Rory Vandervelde owned a great deal of property.

Thirsty for air, I started upstairs.

The second floor held the living quarters, a horseshoe of bedrooms at one end and the master suite at the other, joined by a balcony that spanned the width of the living room. From that height the disorder below looked a carrion feast, scavengers in white coveralls swarming.

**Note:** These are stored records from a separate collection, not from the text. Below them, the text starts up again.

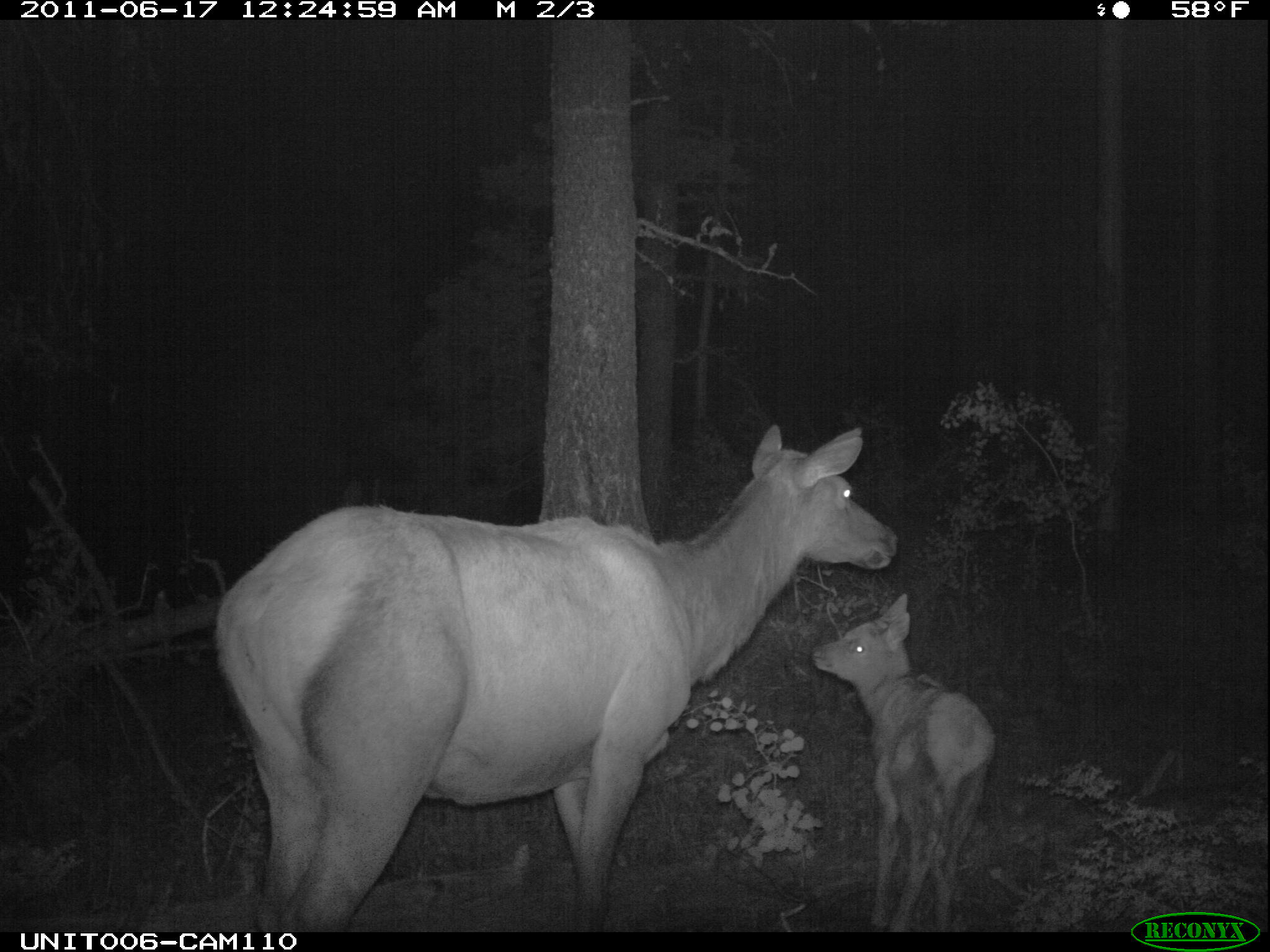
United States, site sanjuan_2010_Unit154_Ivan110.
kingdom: Animalia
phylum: Chordata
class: Mammalia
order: Artiodactyla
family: Cervidae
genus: Cervus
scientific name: Cervus elaphus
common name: red deer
Cervus elaphus (red deer).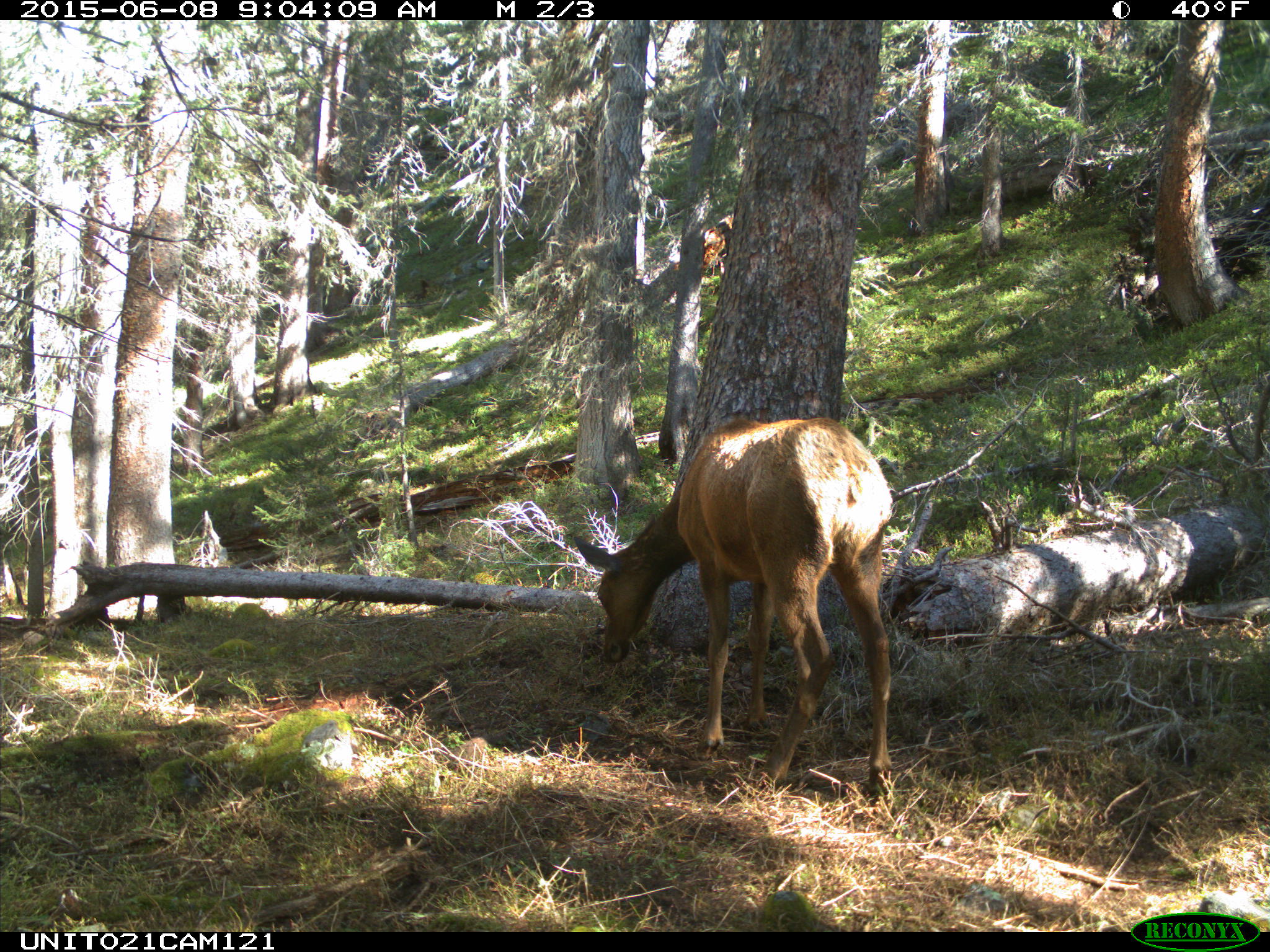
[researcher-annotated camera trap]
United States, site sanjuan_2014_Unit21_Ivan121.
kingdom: Animalia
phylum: Chordata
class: Mammalia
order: Artiodactyla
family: Cervidae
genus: Cervus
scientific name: Cervus elaphus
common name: red deer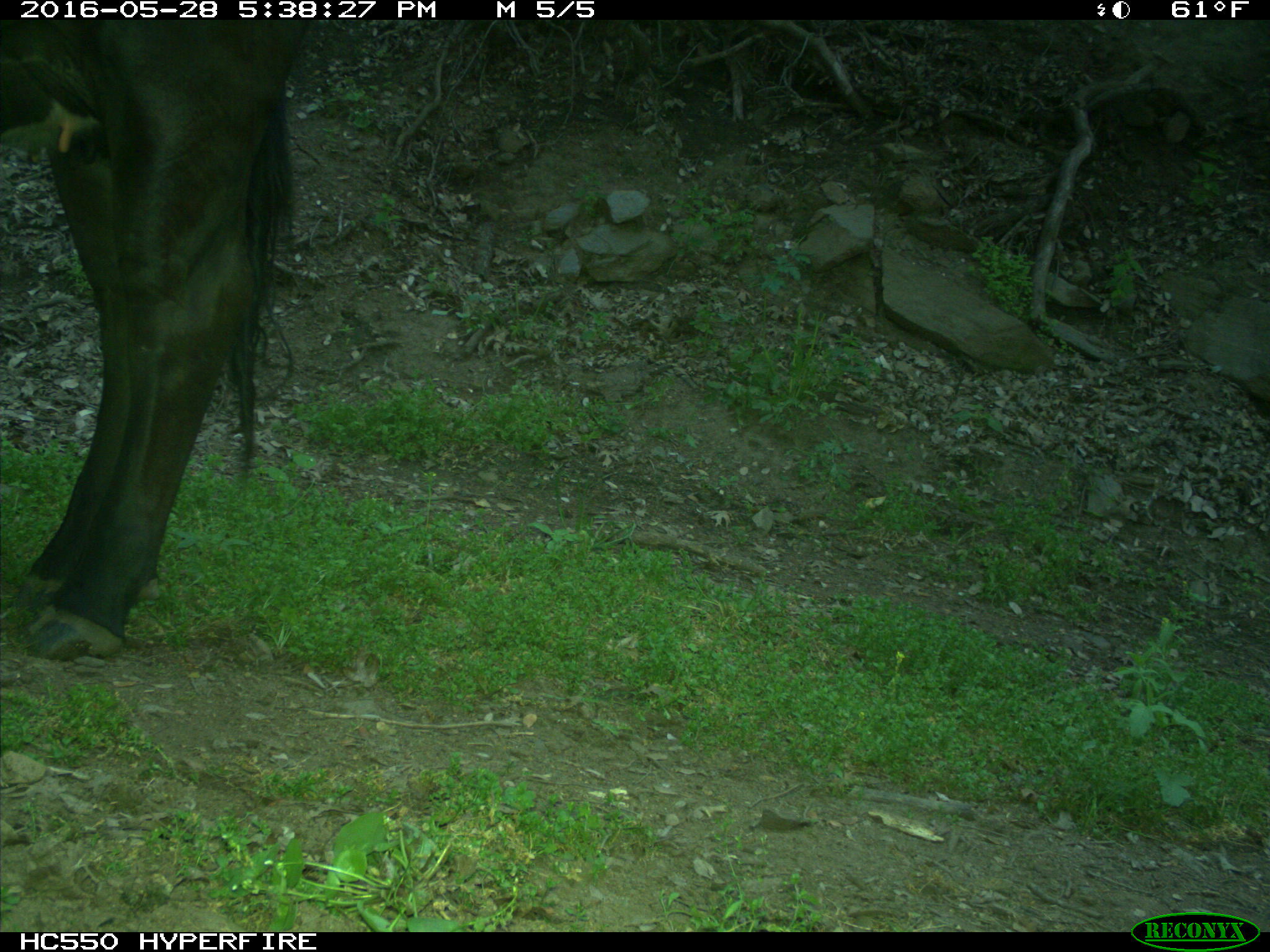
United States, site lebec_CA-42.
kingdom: Animalia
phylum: Chordata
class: Mammalia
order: Artiodactyla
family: Bovidae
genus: Bos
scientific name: Bos taurus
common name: domestic cow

Each of the smaller bedrooms was pristine and impersonal, outfitted with a queen bed, hotel linens, a seventy-inch flat-screen, and an attached three-piece bath. Crash pads, maybe, for anyone too tipsy to get home safely. A spread like this cried out for parties, big and frequent. What determined who slept here and who got banished to the guesthouse?

The master, on the Bay-facing side, was predictably huge. Less predictably, it was unadorned, the walls white and free of art. But that was the idea. Anything that drew the eye would distract from the main event: an explosion of color every evening at sunset.

Tonight’s would be more spectacular than usual.

The bed was a California king, half slept in. Atop the nightstand were the remote control for the AV system, a white noise machine, and a stack of magazines. Cigar Aficionado. Vintage Guitar. Hemmings Motor News. I opened the drawer. Foam earplugs. Eye mask. Reading glasses in an octopus tangle. No cellphone, but I did find a money clip with a California driver’s license.